Паустовский. Растворивший время — страница 56 из 81

.

Из чуть более позднего письма от 3 сентября этого же года:

«И вся обстановка Москвы, московской литературной и прочей жизни, что врывается сюда с газетами и новыми приезжающими, меня пугает и мешает работать, – опускаются руки. Мучительно перебираю в памяти, что ещё осталось и о чём можно писать, и временами кажется, что уже ничего не осталось. <…> Начал “доделывать” мхатовскую пьесу, эта портновская перелицовка меня злит и всё подмывает бросить эту работу. Надо дотягивать»{266}.

В письме от 8 января 1945 года писателю Евгению Горбову в город Елец Паустовский, делая отзыв на его повесть «Куриная слепота», в адрес «шаблонной» литературы написал следующее:

«Я не хотел бы давать Вам никаких советов, кроме одного – не ломайте своих вещей в угоду людям, старающимся втянуть их в “благополучный” шаблон»{267}.

Осенью 1948 года страну накрыла борьба с «космополитизмом». В первую очередь эти проработки коснулись сферы культуры, где литература занимала одно из главенствующих положений. В разряд «космополитов» были записаны видные литераторы и филологи, учёные-лингвисты с мировым именем, для которых понятия культуры, литературы, не признающие языковых и государственных барьеров, было во главе угла. Созданные «суды чести» борцов с «космополитами» выводили «на чистую воду» всех тех, кто так или иначе «стирал» культурой, а вместе с ней и литературой государственное пространство.

◆ **ЗАПИСИ НАБОРА ДАННЫХ**

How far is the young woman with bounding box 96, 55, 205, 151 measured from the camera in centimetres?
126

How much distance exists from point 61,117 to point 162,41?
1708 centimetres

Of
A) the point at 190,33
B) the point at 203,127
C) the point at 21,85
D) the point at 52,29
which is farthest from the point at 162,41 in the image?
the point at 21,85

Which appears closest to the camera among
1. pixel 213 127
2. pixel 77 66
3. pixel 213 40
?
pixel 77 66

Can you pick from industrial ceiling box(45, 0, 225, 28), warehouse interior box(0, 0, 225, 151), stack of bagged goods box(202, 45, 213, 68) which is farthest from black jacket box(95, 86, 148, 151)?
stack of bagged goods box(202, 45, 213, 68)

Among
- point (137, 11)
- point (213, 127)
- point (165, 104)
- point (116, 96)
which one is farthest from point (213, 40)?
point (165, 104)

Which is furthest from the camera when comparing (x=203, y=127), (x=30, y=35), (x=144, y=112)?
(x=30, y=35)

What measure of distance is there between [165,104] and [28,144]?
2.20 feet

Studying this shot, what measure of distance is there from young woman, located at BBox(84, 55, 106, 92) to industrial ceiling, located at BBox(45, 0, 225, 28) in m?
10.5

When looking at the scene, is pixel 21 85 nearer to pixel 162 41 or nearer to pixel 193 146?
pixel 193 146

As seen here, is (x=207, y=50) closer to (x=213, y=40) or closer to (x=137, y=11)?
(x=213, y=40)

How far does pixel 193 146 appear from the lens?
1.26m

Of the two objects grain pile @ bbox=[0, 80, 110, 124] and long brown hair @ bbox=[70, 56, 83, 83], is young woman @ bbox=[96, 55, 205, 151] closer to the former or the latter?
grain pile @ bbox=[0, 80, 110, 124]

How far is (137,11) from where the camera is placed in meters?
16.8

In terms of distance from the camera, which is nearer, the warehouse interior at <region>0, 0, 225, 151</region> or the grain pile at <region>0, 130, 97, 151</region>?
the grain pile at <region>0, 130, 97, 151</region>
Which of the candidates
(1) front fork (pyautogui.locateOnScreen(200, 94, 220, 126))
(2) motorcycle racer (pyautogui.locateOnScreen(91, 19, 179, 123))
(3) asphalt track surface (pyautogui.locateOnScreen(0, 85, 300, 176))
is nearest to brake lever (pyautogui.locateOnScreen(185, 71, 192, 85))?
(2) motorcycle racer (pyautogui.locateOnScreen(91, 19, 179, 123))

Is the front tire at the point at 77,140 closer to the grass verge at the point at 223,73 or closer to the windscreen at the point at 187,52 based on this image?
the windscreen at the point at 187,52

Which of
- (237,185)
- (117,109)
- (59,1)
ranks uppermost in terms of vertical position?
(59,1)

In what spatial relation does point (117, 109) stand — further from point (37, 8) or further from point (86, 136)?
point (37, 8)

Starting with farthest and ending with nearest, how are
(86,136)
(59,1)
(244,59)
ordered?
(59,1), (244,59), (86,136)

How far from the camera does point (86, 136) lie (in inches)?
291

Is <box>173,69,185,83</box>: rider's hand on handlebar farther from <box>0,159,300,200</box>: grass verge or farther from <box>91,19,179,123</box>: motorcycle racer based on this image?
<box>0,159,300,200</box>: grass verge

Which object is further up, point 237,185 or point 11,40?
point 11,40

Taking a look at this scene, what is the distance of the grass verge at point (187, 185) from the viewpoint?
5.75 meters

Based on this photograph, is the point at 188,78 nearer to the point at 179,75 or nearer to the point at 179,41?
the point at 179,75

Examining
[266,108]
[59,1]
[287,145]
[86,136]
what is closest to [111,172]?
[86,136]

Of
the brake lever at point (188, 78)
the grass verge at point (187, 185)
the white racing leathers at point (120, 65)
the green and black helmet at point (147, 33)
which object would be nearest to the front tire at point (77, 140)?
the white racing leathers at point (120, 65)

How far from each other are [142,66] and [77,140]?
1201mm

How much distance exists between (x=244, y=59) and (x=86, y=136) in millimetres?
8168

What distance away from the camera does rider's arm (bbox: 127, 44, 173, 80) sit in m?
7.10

◆ **ЧТО НУЖНО СДЕЛАТЬ**
- 1) Ответьте на вопросы по отрывку о Паустовском:
(a) Какого числа датировано письмо, где Паустовский пишет, что начал «доделывать» мхатовскую пьесу?
(b) Как называется повесть Евгения Горбова, на которую Паустовский дал отзыв?
(c) Когда страну накрыла борьба с «космополитизмом»?
- 2) Продолжите отрывок о Паустовском с того места, где он заканчивается.

◆ **ОТВЕТЫ К ЗАДАНИЯМ**
- 1)
(a) 3 сентября.
(b) «Куриная слепота».
(c) Осенью 1948 года.

- 2)
Борьба с «космополитами» достигла такого масштаба, что под проработку попал и Еврейский антифашистский комитет, созданный в СССР в самом начале войны, в 1942 году. В комитете имели членство Илья Эренбург, Самуил Маршак, Пётр Капица, Соломон Михоэлс, Исаак Фефер и многие другие видные представители не только отечественной культуры, но и науки, и военного дела. Большинство членов комитета были обвинены в «национализме» и «американском шпионаже» со всеми вытекающими из этого обвинения последствиями. Для некоторых из них эта травля закончилась убийством «без суда и следствия», как для Михоэлса, а для кого-то – арестом с последующей лагерной ссылкой.

Возможно, что вся эта грустная комедия с «космополитизмом», похожая на поиск чёрной кошки в тёмной комнате, ещё бы долго продолжалась, но смерть Сталина остановила эту вакханалию, и время «обернуло» свой «взгляд» уже на тех, кто ещё совсем недавно вершил судьбы «космополитов».

Паустовскому непонятно как, но удалось значительно дистанцироваться от этой истории борьбы с «космополитами» и не дать втянуть себя в мракобесие распрей, чинимых под видом «оздоровления» советской культуры и уничтожения «идеологии буржуазного формализма», «проникнувшего» в советское общество.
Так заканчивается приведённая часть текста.